La vérité n’a pas de prix et elle ressort toujours (bien que les erreurs de « casting » et les mutiples avenants au marché, dûs à de mauvaises prévisions budgétaires et techniques, ont pour le coup, un prix... Au frais des contribuables !) 

Massy@venir tient toutefois à saluer cette initiative courageuse, remercier celles et ceux qui l’ont soutenue et qui ont fait éviter à Hélène Oudoux « la chronique d’une mort annoncée ».

Bravo et merci.

 

Haut débit sur Massy - Fev10

 

Dans « Massy l’Hebdo » en première page, à la rubrique « ma ville » on peut lire sous le titre accrocheur « Le très haut débit, c’est demain ». 

Vincent Delahaye, Maire de Massy, se mobilise pour que la fibre optique soit accessible au plus grand nombre de Massicois, Il vient d’adresser un courrier aux bailleurs présents sur la commune, pour les inciter à autoriser au plus vite le déploiement de la fibre, point-à-point, jusqu’à chaque logement. “Il est indispensable que les locataires aient accès à l’Internet à Très Haut Débit au même titre que les propriétaires massicois”, a-t-il insisté auprès des bailleurs. Ces derniers doivent maintenant désigner un opérateur d’immeuble, qui réalise à ses frais l’installation, la gestion et la maintenance des fibres depuis la voie publique jusqu’à votre porte. Celles-ci seront ensuite mises à disposition de tous les opérateurs, pour que chaque locataire choisisse, en toute liberté, l’offre Internet qui lui convient le mieux. 

On comprend bien qu’il ne suffise pas de tendre des fibres optiques dans le sous-sol de Massy (en oubliant parfois de le faire dans certains tronçons comme cela s’est passé dans plusieurs opérations de réhabilitation récente de la voierie).

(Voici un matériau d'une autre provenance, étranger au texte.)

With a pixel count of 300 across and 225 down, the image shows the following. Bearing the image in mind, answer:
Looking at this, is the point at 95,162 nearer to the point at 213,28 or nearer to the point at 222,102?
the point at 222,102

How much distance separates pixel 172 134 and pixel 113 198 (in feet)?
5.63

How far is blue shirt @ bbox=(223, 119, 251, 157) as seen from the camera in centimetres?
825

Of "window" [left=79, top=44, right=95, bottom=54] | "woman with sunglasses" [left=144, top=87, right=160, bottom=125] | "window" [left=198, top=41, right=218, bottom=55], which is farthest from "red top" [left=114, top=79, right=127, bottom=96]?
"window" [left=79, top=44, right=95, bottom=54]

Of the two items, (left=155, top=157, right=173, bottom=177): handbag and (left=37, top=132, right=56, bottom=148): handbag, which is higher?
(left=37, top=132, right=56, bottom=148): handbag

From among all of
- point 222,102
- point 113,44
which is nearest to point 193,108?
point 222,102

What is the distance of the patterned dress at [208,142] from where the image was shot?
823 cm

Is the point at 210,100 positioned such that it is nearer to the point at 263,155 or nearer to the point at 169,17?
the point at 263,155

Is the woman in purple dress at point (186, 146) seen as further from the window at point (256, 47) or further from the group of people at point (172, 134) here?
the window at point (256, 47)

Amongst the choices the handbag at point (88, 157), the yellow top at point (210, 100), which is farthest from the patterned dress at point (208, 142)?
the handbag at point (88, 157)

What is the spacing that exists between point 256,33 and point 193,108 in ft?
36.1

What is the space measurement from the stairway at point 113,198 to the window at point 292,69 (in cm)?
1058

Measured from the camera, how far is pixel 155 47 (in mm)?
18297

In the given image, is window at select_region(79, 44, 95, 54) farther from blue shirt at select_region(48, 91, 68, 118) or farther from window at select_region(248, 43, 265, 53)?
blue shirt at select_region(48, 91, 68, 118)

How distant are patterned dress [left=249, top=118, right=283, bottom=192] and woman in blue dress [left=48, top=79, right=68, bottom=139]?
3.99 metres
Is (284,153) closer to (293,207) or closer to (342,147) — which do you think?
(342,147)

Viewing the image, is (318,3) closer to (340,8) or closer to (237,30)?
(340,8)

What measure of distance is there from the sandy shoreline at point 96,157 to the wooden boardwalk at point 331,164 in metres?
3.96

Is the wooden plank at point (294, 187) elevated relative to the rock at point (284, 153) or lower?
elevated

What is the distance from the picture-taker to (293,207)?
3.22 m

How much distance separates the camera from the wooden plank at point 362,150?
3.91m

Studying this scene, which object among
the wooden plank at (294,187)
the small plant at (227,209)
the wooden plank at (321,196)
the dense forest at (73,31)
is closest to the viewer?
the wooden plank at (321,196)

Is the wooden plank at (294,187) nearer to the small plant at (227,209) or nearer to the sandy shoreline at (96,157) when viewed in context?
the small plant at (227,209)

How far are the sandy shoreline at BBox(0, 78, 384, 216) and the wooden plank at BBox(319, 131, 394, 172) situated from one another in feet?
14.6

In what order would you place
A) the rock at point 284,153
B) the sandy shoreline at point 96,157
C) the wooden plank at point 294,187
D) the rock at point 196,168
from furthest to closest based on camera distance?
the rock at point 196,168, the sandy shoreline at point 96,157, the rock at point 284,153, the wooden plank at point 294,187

Il faut aussi que les massicois puissent se connecter, ce qui ne se fait pas en entrebaillant sa fenêtre ou en ouvrant le robinet. 

Mais sérieusement, peut on croire à l’existence d’un opérateur miracle qui viendra installer les connexions dans les immeubles, fera passer les fils dans l’escalier par exemple sans qu’il en coûte un centime aux massicois. 

Peut-on croire que le consommateur massicois pourra choisir librement l’offre internet qui lui convient le mieux en faisant jouer la libre concurrence pour obtenir des prix plus basLa réalité est différente. Si un massicois veut choisir un opérateur  internet qui lui convient, il devra y mettre le prix. Il aura alors en réalité peu de choix. L’installation et la maintenance des connexions auront forcément un coût que l’opérateur d’immeuble, choisi par le bailleur, finira par répercuter sur le porte monnaie des usagers massicois. Parce que tout simplement un opérateur privé est une entreprise qui cherche à gagner le maximum d’argent. 

Les déclarations généreuses de Monsieur Delahaye (égal accès à Internet pour les propriétaires et les locataires, libre choix) ne sauraient longtemps cacher que le grand projet de fibre optique installé dans la ville induira des frais nouveaux à la charge des massicois). Après la taxe sur les ordures ménagères,  la taxe internet ? D’ailleurs la décision de Monsieur Delahaye d’écrire aux bailleurs n’a fait l’objet d’aucun examen en Commission ni d’aucune délibération en Conseil Municipal, certainement pour éviter que ne se reproduise les réactions provoquées par la « Taxe sur les ordures ménagères ». 

Mais chacun sait que Monsieur Delahaye gère sa ville en bon père de famille et que s’il fait appel aux bailleurs pour désigner un opérateur d’immeuble, c’est uniquement parce qu’il est un gestionnaire sage et prévoyant,et  non pour fuir sa responsabilité.